▶ Reading text
The two best episodes to be found in this season pay scathing yet affectionate tribute to telethons and youth-targeted programming that pretends to be hip and trendy. If I wasn’t aware that I was watching Tim & Eric Awesome Show, Great Job I’d be convinced the “Jim & Derrick Show” was one of those many ADD-afflicted attempts at appealing to a younger generation whose lifeblood seems to be Red Bull you could find being pumped out of the MTV assembly line. It’s silly but eerily accurate when you put it up against the multitude of like-minded shows that have been polluting the airwaves since the late 1990’s. Actress Elisha Cuthbert (24) even makes a guest appearance for an awkward with the trendy swag-and-corporate logo-decorated hosts and musician John Mayer appears briefly in a parody ad for a putrid energy drink called Turbo Fuel that contains lead and induces vomiting. The season finale devotes its entire length to a mock telethon with the goal of raising money to replace the bones of Richard Dunn, hosted by raspy-voiced kids show icon Uncle Muscles (Weird Al Yankcovic) and featuring guest appearances from singing manchild Casey (Heidecker) and Jan and Wayne Skylar (Wareheim and Heidecker), Channel 5’s famous married newsteam.

The DVD for the third season is packed with good extras and is technically solid. Each episode is presented in a decent fullscreen frame that comes through strongly on most regular television screens with robust Dolby 2.0 Stereo and Dolby 5.1 Surround soundtracks. English subtitles are also provided.

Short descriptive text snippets
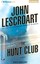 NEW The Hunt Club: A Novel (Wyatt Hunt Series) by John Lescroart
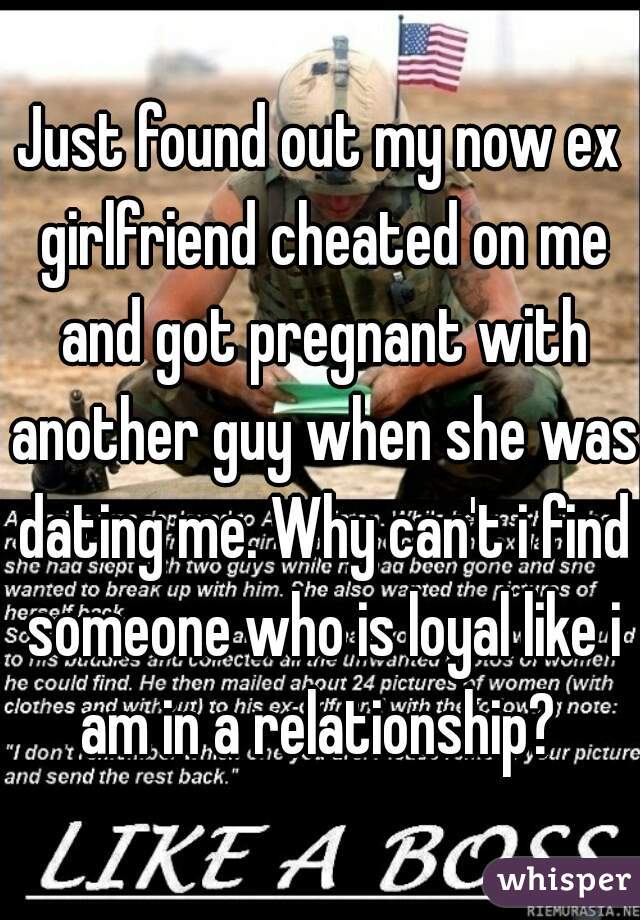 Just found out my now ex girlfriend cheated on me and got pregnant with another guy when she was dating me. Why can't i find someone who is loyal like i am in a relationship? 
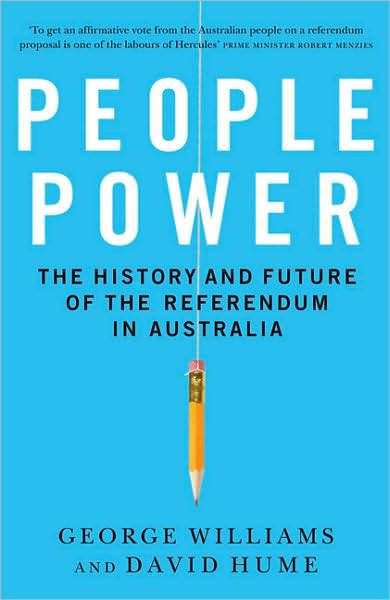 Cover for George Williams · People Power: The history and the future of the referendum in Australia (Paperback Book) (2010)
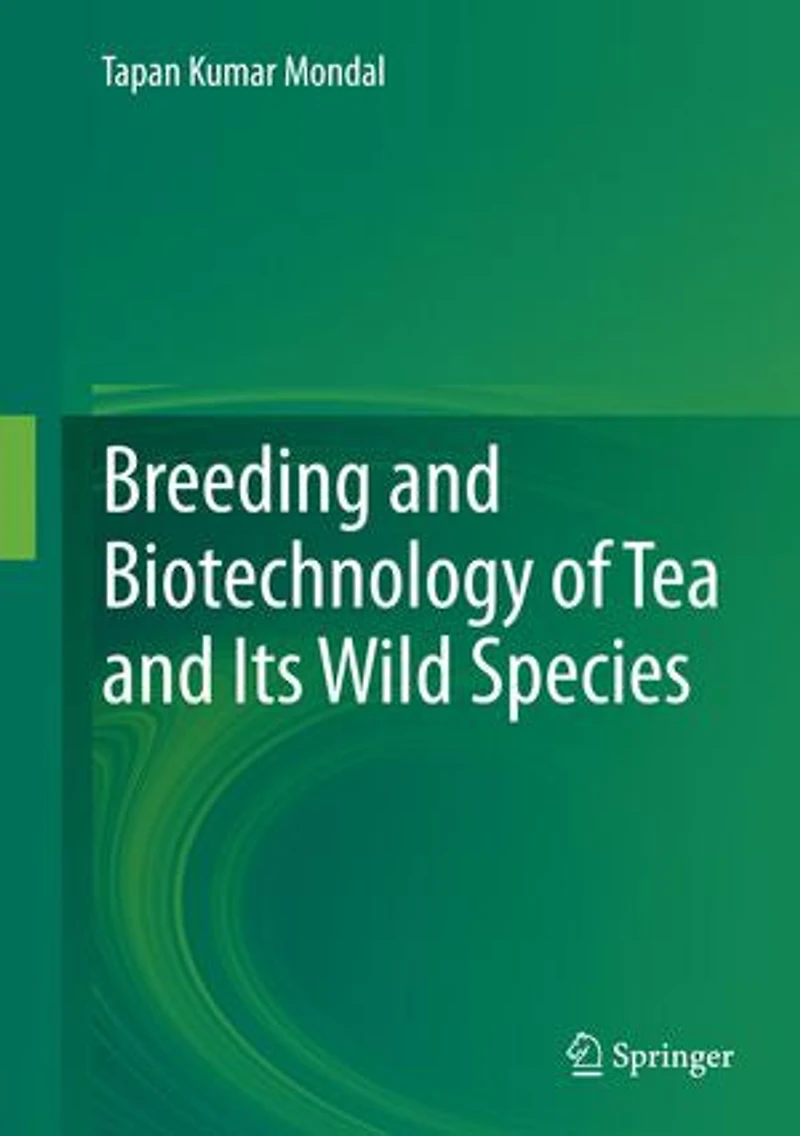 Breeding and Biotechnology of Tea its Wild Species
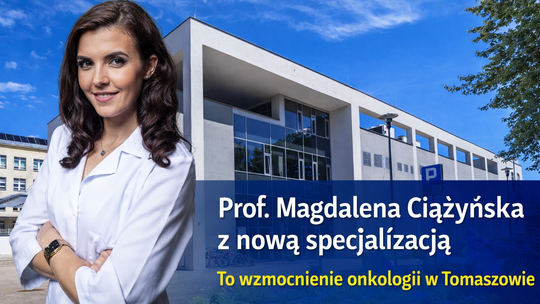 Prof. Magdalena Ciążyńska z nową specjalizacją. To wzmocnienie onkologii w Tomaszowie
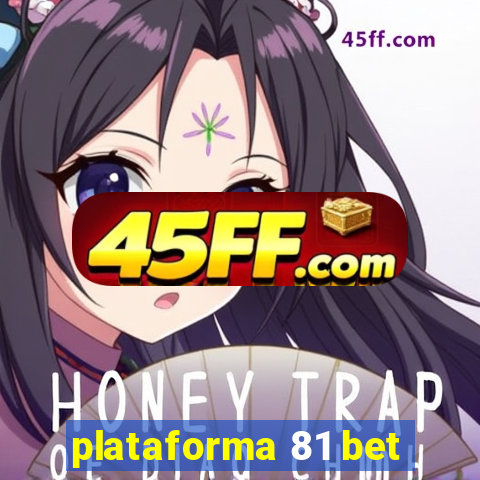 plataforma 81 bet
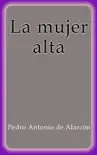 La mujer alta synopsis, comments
...
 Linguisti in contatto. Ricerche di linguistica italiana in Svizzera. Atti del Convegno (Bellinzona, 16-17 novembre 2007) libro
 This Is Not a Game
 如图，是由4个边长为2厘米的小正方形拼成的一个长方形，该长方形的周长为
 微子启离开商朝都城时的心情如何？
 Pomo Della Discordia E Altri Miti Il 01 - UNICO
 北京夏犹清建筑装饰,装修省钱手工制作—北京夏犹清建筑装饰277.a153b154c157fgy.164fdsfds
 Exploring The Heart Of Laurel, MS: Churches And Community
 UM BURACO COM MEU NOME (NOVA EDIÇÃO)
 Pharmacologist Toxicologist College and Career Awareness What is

▶ Tasks to carry out
1 – In the DVD review, what is the name of the energy drink in the parody ad featuring John Mayer?
2 – In the records, starting at the line that contains "NEW The Hunt" and ending at the line that contains "Cover for George", swap "Cover" for "Jacket" and write those lines out again without the pictures.
The DVD review and the records have nothing to do with each other.

▶ Completed exercise
1 – Turbo Fuel

2 –
 NEW The Hunt Club: A Novel (Wyatt Hunt Series) by John Lescroart
 Just found out my now ex girlfriend cheated on me and got pregnant with another guy when she was dating me. Why can't i find someone who is loyal like i am in a relationship? 
 Jacket for George Williams · People Power: The history and the future of the referendum in Australia (Paperback Book) (2010)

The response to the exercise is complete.